On that point—I am not sure we picked it up entirely; I may be speaking out of turn—I shall, if I may, at least attempt a reply to the noble Lord, Lord Kerr, on the question of principles of interpretation. I think it is relevant to the influence point. It arises in the context of legislation. Many here will know better than me, but the essential difference, as I understand it, is that traditional common law, including the Scottish approach, is a highly textual interpretation: what the meaning of the words is. The European Court’s general approach is a teleological interpretation of the general idea of where the statute is going. Very often, because of the laconic and sometimes completely deficient nature of European legislation, that court is much more prepared to fill in the gaps in the legislation than an English court would be. It is along those general lines; I am sure we can elaborate further as necessary later in these proceedings. So that is the influence point.

I think I have dealt with adding in the factors of settled understanding, legal certainty and so forth. The Government do not support that approach because it would simply bake in the status quo; that is the Government’s essential position. Legal certainty is inevitably something the courts will consider. They considered it in the Warner Music case because they were dealing with an international treaty and there was a desire not to disturb the law—albeit that the law was a right old muddle, as far as one can see, if I may put it colloquially just for a moment. In that case, it was not actually very seriously argued that we should depart from EU law; it was a perfunctory argument that took place in a few minutes at the end of the day, so it was a bit of a non-event.

I apologise if I am interrupting the Minister before he has finished; I think he is replying to Amendments 85 and 88, although he did not specifically refer to them.
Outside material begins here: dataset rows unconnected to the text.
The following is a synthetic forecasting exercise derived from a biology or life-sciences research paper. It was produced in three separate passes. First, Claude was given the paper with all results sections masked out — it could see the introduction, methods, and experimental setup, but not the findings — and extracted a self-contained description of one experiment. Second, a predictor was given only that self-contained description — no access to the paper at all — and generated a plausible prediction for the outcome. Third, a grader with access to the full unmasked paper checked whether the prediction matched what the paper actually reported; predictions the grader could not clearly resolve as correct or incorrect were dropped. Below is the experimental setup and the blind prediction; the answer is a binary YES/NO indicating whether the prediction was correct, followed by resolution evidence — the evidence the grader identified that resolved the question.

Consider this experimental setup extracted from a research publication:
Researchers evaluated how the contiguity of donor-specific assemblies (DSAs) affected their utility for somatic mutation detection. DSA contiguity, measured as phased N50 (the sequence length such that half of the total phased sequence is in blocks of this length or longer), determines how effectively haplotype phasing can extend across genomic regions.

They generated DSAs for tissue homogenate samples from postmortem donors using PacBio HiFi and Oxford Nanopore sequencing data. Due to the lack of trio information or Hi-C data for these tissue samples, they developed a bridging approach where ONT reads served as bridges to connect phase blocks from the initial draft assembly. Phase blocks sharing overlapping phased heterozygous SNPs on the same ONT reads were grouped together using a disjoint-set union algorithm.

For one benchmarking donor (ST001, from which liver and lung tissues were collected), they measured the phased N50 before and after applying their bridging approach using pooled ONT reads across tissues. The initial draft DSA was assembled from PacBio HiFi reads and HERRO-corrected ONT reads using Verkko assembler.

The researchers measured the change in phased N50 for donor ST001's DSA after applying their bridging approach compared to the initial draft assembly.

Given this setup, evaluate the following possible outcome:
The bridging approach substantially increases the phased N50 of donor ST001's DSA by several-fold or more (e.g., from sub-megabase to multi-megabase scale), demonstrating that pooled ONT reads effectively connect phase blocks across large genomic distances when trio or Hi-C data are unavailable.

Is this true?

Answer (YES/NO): NO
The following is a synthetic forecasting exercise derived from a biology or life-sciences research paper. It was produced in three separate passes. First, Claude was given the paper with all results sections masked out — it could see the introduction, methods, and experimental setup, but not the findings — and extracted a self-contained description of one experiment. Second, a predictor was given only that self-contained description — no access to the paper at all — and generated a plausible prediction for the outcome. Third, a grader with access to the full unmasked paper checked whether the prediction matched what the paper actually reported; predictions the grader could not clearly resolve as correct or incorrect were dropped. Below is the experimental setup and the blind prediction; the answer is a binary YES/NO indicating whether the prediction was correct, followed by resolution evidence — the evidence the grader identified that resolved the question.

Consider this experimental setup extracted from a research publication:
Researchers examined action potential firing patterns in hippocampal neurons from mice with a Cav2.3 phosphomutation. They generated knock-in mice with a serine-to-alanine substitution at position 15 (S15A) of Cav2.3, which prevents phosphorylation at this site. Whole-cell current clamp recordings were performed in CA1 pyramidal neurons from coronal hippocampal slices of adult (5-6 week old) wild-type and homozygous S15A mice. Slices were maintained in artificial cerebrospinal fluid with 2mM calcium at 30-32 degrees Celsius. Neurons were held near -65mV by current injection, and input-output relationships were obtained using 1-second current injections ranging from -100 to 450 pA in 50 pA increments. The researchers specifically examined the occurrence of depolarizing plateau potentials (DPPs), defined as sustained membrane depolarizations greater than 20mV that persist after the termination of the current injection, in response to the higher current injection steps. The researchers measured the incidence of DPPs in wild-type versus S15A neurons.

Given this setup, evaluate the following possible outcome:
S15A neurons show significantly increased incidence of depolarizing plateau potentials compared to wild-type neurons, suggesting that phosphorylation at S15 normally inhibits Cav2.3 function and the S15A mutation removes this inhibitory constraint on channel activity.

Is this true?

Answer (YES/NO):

He dismisses the need for the factors introduced in those amendments because he says the courts can have regard to them anyway. Why have the Government prescribed several elements themselves if the courts can have regard to them? Our whole argument is that the courts can have regard to factors they want to have regard to. The impetus behind Amendments 85 and 88 was that the Government were being partial and pushing in a certain direction for the three elements they will allow the courts to consider—the argument for adding the extra elements, the consequences of disturbing the settled understanding of the law and the importance of legal certainty, clarity and predictability—and to try to re-establish the balance that the authors of the amendments felt was lacking.

If I may say so, I find the Minister’s reply so far extremely puzzling. He has, correctly, given a paean of praise to our courts and the common law, saying that they have perfected the art of creating this mosaic—

Yes, I am getting to it. I want an explanation. I said the Minister’s reply was “puzzling” but, if I may say so, I want to say “contradictory” and “does not add up”. I want to press the Minister to clarify what he has said. I find it really quite irritating that Ministers keep interrupting us when we are trying to say something. The fact is that the Minister has praised our common-law courts and said they have not been inhibited in the proper development of the law and so on, but now he wants—

My Lords, at the previous stage I reminded the House, I thought courteously, of chapter 4.29 of the Companion, where it is made perfectly clear that lengthy and frequent interventions are not desirable, whether or not the Minister accepts them. This is Committee. The noble Baroness can return with a reasoned response to what the Minister has said, but I think it is to the advantage of the House generally in our debates to hear the Minister’s arguments and then respond in a proper Committee manner. If I may, the noble Baroness’s intervention seemed to me to be getting into the category of “lengthy”.

Before the Leader of the House sits down, perhaps he could just clarify that point. I have always understood that Committee stage in this House is about having a conversation so that the House as a whole can understand the nature of the arguments. With all due respect to the noble Baroness, Lady Ludford, with whom I often disagree, I think she is trying to get some elucidation, and I am sure that the noble Lord, Lord Bellamy, will answer fully in a moment.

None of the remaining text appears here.